Selection
++++++++++++++++++++
1.1. The learned Assistant Commissioner of Income-tax Circle 7(1)(2), Bangalore[‘ACIT’ or ‘AO’]erred in disallowing expenditure of Rs.58,80,650 incurred towards toll-free telephone charges under section 40(a)(ia) of the Act for non-deduction of taxes under section 194J of the Act on the basis that the payments would qualify as ‘royalty’ under the Act. The leaned Commissioner of Income-tax (Appeals)-7 Bangalore [‘CIT(A)”] erred in upholding the finding of the learned AO.



1.2.Without Prejudice to the above, the learned AO and the learned CIT (A) erred in not taking cognizance of the Appellant’s contention that for the purposes of disallowance under section 40 (a)(ia) of the Act, the term royalty would be restricted to the definition as provided under Explanation 2 to section 9(1)(iv) of the Act and would, therefore, not include payments for toll free telephone charges provided under Explanation 6 to section 9(1)(iv) of the Act.

1.3. The learned CIT(A) erred in not directing the learned AO to verify and allow relief based on the certificates in from 26A that the Appellant proposes to file with the learned AO, in line with second proviso to section 40(a)(ia), read with first proviso to section 201(1) of the Act.


Other Ground not explained and are found in detail as per attached ITAT Order.


OBSERVATION & RULING OF THE ITAT, BENGALORE


We have perused submissions advanced by both sides in light of records placed us. Ld.CIT(A) dismissed the issue raised by assessee by relying on decision of Hon’ble Madras High Court in case of Verizon (supra).

In the present facts of case, payments made are towards toll-free telephone charges paid for toll free telephone number provided by telecom operators, whereby charges for calls made by consumers to the toll-free number is borne by assessee. These are dedicated private circuit lines available to assessee. In other words, a toll-free telephone number or free phone number is a telephone number billed on assessee for all arriving calls, instead of levying charges on telephone caller. For the calling party, call to such toll-free number is free of charge. It is for this exclusive telephone line that payment is made by assessee. Revenue is of the opinion that payment made by assessee for such services amounts to Royalty u/s.9(1) (vi) of the Act, and that assessee is liable to deduct TDS u/s194 J of the Act. There are various judgements relied on by both sides in support of their contentions.
++++++++++++++++++++
Given request
In the tax appeal excerpt, how much expenditure on toll-free telephone charges did the Assessing Officer disallow? These lines have no connection to the tax appeal excerpt.

Data lines
++++++++++++++++++++
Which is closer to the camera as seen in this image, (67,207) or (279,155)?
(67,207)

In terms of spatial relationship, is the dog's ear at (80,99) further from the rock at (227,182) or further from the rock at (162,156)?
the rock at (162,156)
++++++++++++++++++++
Written response
Rs.58,80,650